- _Work instructions_
The answer must be a single number: the count of lines in these records that hold "image".

┌─ Source records

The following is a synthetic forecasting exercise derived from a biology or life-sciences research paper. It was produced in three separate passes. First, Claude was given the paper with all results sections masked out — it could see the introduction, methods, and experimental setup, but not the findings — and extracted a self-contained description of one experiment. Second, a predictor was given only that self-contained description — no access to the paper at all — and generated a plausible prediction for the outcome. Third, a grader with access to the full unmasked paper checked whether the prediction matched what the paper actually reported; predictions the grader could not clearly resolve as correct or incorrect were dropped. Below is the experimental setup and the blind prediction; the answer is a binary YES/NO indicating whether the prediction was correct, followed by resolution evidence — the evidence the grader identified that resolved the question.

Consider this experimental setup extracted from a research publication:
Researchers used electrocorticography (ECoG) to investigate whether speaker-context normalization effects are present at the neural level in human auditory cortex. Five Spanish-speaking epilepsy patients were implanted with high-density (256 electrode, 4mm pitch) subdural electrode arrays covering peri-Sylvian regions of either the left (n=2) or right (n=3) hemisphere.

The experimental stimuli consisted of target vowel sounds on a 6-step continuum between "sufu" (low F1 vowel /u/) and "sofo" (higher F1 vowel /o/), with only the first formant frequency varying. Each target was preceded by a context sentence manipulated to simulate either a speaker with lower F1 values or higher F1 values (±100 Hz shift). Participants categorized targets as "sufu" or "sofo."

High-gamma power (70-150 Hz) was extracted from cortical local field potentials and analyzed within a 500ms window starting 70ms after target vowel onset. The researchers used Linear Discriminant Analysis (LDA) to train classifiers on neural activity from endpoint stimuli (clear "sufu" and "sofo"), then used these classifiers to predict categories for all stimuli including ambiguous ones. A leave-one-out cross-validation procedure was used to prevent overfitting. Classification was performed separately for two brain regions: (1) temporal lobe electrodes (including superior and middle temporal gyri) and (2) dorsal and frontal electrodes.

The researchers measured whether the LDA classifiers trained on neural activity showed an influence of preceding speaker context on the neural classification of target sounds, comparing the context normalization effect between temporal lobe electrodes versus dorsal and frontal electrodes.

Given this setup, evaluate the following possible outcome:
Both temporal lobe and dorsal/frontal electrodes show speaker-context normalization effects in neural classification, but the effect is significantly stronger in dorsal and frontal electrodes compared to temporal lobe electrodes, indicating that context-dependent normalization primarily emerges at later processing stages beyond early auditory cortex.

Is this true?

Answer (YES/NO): NO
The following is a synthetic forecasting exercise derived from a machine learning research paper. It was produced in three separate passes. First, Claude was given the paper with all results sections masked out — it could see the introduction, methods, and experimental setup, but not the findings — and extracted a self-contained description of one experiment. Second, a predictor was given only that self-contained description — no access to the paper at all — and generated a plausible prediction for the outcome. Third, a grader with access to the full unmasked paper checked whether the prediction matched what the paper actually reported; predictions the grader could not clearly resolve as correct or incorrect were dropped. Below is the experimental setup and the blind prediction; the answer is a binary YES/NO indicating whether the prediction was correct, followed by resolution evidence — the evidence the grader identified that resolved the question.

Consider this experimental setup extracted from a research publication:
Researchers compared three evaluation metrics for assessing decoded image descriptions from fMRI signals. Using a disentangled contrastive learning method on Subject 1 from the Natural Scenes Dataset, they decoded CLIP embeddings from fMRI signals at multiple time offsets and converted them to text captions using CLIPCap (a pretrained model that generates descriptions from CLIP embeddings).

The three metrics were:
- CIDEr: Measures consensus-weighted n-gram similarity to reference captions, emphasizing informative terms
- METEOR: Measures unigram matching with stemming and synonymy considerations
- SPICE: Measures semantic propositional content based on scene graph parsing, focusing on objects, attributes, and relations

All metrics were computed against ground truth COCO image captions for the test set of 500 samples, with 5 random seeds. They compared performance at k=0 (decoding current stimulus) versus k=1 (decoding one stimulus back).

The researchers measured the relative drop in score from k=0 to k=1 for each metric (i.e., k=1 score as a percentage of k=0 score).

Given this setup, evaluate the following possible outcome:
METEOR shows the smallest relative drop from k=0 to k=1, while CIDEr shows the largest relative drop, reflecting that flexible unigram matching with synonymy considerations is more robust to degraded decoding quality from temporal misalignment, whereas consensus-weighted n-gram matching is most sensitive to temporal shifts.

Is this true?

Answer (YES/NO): NO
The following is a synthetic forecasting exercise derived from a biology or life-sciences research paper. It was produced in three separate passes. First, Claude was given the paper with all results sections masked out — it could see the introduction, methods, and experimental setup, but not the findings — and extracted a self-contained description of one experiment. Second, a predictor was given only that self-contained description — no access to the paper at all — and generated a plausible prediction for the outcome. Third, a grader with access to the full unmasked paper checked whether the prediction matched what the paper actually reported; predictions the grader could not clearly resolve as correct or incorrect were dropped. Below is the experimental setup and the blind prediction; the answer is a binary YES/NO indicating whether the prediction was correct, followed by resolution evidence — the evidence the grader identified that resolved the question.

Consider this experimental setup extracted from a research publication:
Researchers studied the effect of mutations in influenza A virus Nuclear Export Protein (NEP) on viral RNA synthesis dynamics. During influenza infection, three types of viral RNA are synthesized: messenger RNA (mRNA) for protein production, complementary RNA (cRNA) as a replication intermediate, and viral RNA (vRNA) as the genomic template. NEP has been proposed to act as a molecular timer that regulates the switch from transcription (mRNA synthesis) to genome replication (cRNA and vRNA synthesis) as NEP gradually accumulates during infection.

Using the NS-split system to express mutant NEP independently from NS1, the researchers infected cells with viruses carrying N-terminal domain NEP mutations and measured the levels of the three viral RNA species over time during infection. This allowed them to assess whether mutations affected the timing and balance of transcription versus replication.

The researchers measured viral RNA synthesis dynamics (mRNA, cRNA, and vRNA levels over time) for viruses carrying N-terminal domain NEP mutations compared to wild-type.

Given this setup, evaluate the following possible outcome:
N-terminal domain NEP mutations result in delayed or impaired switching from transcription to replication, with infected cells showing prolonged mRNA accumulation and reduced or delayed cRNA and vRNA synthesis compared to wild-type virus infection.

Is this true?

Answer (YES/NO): NO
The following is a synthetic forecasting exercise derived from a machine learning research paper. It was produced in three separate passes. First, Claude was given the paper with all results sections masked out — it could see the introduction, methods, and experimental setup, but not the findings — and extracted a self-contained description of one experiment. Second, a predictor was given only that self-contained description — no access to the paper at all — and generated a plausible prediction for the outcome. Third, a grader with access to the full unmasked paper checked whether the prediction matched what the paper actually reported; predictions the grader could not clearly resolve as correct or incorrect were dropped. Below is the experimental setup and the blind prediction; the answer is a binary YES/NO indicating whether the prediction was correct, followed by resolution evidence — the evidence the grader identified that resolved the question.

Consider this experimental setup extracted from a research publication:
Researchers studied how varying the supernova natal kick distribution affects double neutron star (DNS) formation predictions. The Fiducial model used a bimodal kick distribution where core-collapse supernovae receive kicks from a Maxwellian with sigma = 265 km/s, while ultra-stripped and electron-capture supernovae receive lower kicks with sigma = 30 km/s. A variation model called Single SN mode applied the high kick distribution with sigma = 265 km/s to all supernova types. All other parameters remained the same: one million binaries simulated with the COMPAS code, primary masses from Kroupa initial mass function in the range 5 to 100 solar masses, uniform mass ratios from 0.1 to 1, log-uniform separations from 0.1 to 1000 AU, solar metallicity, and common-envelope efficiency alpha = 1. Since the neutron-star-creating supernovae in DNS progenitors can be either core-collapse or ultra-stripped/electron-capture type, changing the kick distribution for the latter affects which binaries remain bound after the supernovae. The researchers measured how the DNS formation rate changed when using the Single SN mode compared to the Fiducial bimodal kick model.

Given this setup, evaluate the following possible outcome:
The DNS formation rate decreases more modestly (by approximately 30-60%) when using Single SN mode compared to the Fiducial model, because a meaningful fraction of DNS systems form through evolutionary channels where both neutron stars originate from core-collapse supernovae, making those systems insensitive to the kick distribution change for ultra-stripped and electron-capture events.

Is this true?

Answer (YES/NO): NO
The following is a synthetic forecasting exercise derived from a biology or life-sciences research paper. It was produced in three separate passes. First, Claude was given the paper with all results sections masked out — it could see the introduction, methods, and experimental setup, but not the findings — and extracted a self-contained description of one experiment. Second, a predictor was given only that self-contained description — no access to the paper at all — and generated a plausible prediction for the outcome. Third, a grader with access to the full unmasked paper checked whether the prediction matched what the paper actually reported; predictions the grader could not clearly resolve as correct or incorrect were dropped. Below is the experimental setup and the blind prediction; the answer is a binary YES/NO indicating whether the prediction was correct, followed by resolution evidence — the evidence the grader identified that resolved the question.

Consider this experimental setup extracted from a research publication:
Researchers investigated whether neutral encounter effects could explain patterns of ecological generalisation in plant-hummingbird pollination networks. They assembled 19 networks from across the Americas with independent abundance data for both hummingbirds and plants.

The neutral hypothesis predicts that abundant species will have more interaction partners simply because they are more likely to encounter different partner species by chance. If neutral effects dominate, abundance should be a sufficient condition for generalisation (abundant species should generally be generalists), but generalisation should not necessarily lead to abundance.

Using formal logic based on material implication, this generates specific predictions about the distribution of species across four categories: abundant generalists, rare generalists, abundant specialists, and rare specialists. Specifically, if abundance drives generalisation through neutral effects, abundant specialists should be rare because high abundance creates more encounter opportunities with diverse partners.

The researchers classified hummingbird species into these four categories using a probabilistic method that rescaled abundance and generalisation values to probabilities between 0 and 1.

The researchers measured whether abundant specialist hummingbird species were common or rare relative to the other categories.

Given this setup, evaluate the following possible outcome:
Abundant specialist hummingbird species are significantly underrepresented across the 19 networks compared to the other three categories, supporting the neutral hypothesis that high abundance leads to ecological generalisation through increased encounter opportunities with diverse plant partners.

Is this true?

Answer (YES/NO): YES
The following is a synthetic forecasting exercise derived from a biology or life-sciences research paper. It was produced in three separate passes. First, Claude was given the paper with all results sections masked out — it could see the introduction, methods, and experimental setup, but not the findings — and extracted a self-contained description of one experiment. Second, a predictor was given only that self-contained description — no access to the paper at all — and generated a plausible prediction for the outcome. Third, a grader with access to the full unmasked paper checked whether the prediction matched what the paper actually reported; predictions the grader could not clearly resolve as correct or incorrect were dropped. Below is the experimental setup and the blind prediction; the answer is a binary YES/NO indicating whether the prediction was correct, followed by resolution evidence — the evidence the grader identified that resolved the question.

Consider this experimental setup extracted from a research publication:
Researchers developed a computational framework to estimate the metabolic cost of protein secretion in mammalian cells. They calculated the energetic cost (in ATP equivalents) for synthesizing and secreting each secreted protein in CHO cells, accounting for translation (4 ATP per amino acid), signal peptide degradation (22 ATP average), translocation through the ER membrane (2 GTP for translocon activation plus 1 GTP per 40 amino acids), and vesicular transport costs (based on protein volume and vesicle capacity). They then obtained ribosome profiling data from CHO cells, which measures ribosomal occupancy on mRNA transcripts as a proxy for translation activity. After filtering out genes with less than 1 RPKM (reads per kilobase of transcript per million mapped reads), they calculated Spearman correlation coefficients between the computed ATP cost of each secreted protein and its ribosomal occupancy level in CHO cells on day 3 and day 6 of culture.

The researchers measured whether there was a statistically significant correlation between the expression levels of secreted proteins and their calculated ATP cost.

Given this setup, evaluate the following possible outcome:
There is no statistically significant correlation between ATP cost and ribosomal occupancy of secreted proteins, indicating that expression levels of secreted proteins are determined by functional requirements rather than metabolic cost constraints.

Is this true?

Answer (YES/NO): NO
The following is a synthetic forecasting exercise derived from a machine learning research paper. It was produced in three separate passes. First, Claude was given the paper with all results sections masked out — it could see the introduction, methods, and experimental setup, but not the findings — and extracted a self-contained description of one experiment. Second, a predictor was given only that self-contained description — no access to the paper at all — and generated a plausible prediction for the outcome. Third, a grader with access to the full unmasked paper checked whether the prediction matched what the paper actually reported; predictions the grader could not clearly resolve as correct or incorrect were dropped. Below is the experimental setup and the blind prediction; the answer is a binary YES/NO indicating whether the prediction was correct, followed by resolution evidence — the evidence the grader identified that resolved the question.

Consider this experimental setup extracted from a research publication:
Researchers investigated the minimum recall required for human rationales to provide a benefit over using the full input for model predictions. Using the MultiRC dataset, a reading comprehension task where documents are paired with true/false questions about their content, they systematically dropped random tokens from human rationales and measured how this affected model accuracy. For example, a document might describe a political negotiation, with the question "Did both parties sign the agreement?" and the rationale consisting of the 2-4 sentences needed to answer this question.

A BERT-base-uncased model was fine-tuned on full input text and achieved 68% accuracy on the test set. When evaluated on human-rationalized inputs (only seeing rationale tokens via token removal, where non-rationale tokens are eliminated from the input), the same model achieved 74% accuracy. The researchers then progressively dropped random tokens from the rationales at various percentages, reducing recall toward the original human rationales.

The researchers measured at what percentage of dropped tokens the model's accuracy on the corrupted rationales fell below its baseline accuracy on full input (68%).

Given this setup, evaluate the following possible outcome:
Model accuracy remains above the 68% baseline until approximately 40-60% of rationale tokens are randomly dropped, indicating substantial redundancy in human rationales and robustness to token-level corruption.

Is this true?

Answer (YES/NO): YES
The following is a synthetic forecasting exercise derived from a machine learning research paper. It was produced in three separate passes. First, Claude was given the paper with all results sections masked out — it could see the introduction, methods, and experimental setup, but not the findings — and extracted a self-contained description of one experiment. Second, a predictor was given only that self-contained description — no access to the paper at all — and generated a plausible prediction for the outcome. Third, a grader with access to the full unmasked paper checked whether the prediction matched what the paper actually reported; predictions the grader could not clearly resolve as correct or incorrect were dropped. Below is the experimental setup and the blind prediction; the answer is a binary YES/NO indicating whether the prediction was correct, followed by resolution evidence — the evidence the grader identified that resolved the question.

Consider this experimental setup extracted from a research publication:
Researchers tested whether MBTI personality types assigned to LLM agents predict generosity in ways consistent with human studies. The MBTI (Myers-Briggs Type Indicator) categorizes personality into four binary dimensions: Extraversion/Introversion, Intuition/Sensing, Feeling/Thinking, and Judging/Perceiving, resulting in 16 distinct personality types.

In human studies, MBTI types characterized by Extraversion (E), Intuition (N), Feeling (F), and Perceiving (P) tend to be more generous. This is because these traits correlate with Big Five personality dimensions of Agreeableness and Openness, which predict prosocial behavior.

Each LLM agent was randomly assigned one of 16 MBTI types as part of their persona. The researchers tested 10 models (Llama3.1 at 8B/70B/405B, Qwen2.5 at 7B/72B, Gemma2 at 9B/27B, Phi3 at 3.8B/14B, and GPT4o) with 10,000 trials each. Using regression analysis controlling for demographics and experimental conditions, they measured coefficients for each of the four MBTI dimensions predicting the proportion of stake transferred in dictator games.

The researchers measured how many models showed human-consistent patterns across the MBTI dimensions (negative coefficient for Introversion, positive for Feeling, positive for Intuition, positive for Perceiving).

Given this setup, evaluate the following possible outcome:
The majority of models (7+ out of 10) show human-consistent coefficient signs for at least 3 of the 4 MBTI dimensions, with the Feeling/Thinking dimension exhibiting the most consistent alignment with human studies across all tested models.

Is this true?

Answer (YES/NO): NO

└─

- _Expected answer_
2